Beginning of Something

Truth Be Told (Part Two)

“Do you believe in time-travelling?” Alec tensed and said the words finally. Blythe drew in ragged breaths as she nodded. “You do?”

“I never did until I met you that night,” she said, a shudder running through her. The words escaped her mouth without her permission, surprising even herself. “You told me you’d gone back in time. I thought I doubted it and deemed it as trash talk, but I guess I only just realized how much of it I already believed in.”

His eyes were bright, almost silver, and he relaxed his shoulders as if a weight had lifted itself off him. “I am a time-traveler, Blythe. The pocket watch—The Transporter—allows me to. How did you end up having it?”

Remembering that she had left her pocket watch in her skirt, she led him upstairs into her bedroom. She put a finger over her lips, telling him to be quiet, and pointed another finger at Minty who was still fast asleep. Cradling the basket in her arms, she gently set it down at the corner of the hallway and shut the bedroom door behind her as she came back in. The act was common enough—she did it every night before she went to sleep—but Alec was gazing at her in a way that made her feel self-conscious.

With her persuasion, he sat down on her bed wordlessly, clearly uncomfortable in the setting despite his snide remarks earlier. She hurried into the bathroom, exchanging her bathrobe for a T-shirt with a Starbucks logo and black shorts. Joining him back on the bed, she slipped her hand into the skirt she had left there and pulled out the pocket watch.

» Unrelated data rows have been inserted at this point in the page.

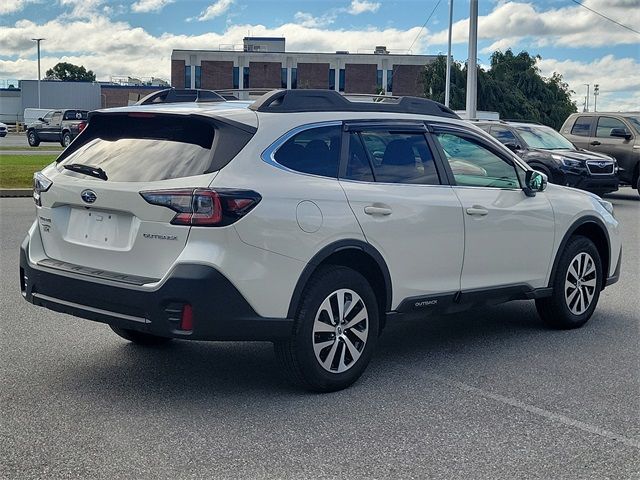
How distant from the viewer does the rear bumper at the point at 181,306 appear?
4.62 meters

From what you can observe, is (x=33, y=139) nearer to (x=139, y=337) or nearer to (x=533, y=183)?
(x=139, y=337)

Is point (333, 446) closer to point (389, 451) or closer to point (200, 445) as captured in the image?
point (389, 451)

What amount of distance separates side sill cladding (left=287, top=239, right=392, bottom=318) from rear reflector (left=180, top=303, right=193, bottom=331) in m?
0.56

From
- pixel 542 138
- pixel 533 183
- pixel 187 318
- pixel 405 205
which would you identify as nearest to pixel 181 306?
pixel 187 318

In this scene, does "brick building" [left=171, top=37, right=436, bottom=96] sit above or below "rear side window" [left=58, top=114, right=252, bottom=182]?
above

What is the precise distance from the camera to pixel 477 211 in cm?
605

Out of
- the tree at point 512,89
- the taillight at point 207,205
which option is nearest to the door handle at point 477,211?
the taillight at point 207,205

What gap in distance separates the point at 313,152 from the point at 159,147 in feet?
3.01

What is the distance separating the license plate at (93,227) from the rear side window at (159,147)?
239mm

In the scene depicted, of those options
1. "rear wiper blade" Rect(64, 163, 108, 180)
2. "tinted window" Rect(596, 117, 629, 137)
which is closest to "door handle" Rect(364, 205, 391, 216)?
"rear wiper blade" Rect(64, 163, 108, 180)

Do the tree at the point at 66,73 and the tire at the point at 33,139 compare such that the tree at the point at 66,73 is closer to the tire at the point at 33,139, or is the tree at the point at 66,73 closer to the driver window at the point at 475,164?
the tire at the point at 33,139

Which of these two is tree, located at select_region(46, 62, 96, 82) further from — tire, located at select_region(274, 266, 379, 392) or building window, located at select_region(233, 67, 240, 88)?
tire, located at select_region(274, 266, 379, 392)

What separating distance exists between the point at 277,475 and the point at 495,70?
7017 centimetres

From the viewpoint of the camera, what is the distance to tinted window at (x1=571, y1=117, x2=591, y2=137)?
68.9 ft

“Somehow you travelled into my house that night,” she began, carefully leaving out details on things she did not want him to know yet, “while everyone was asleep. A noise from outside woke me up. You’re lucky my parents are both heavy sleepers. I’m not sure why Minty didn’t wake up. Anyway, I opened my bedroom door and you knocked into me. Your pocket watch detached from its chain during the collision. Apparently, in your confusion, you had accidently broke my mother’s vase and stepped onto some of the glass pieces”—she jerked her chin toward the faded bloodstain on the wooden floor—“but you only noticed it at the last minute. You asked me to return you the watch as parts of you vanished, but I was too shocked to move.” She held the watch out to him. “Here, take it back.”

He looked very calm at her story and shook his head, declining her offer. “You should keep it. Trust me.”

Blythe complied, laying it down on the bed between them. “Tell me everything. From the very beginning, please.”

“My father died when I was three years old, so I hardly remember anything about him.” He had his head bent forward as he spoke, his hair hiding his eyes. “He was a time-traveler too, and so was my grandfather, my great-grandfather, my great-great-grandfather and so on. It seemed to be a gene that is only passed down to male descendents. My mother tried to hide the truth from me by not telling me about my father at all, even hid all his photos. It was odd, but I thought it was because of her grief, so I never once probed.

“It started when I was ten; ten is the trigger age, it seems. I had my first Travel. It took me back to 1994, to the hospital I was born in. I saw my father through a small window in the surgery room door for the first time since he died. He was smiling so happily, carrying a newborn baby and showing him off to my disheveled-looking mother. I understood that the baby in his arms was me… and I had gone back to the day I was born.

“When I went back to the present, I told my mother what I saw. Finally, she took an old book hidden under her bed and handed it to me. It was my father’s diary. He had a section in it where he jotted down dos and don’ts about time-travelling, and things he wanted his son—me—to take note of. That’s how I learned about Travelling—”

He was interrupted by a piercing glare of white light. Blythe pressed the heels of her palms to her eyes, unable to look at Alec without her eyes tearing. The boy swore viciously and scrambled frantically over to her. He wrapped his arms around her tightly. She could feel the vibration and heat coming from his watch.

She struggled to pull free from his grasp. “What are you doing—?”

“Hang on!” was all Alec said before Blythe felt all the air going out of her lungs, as if she were propelled backward by an enormous force against gravity.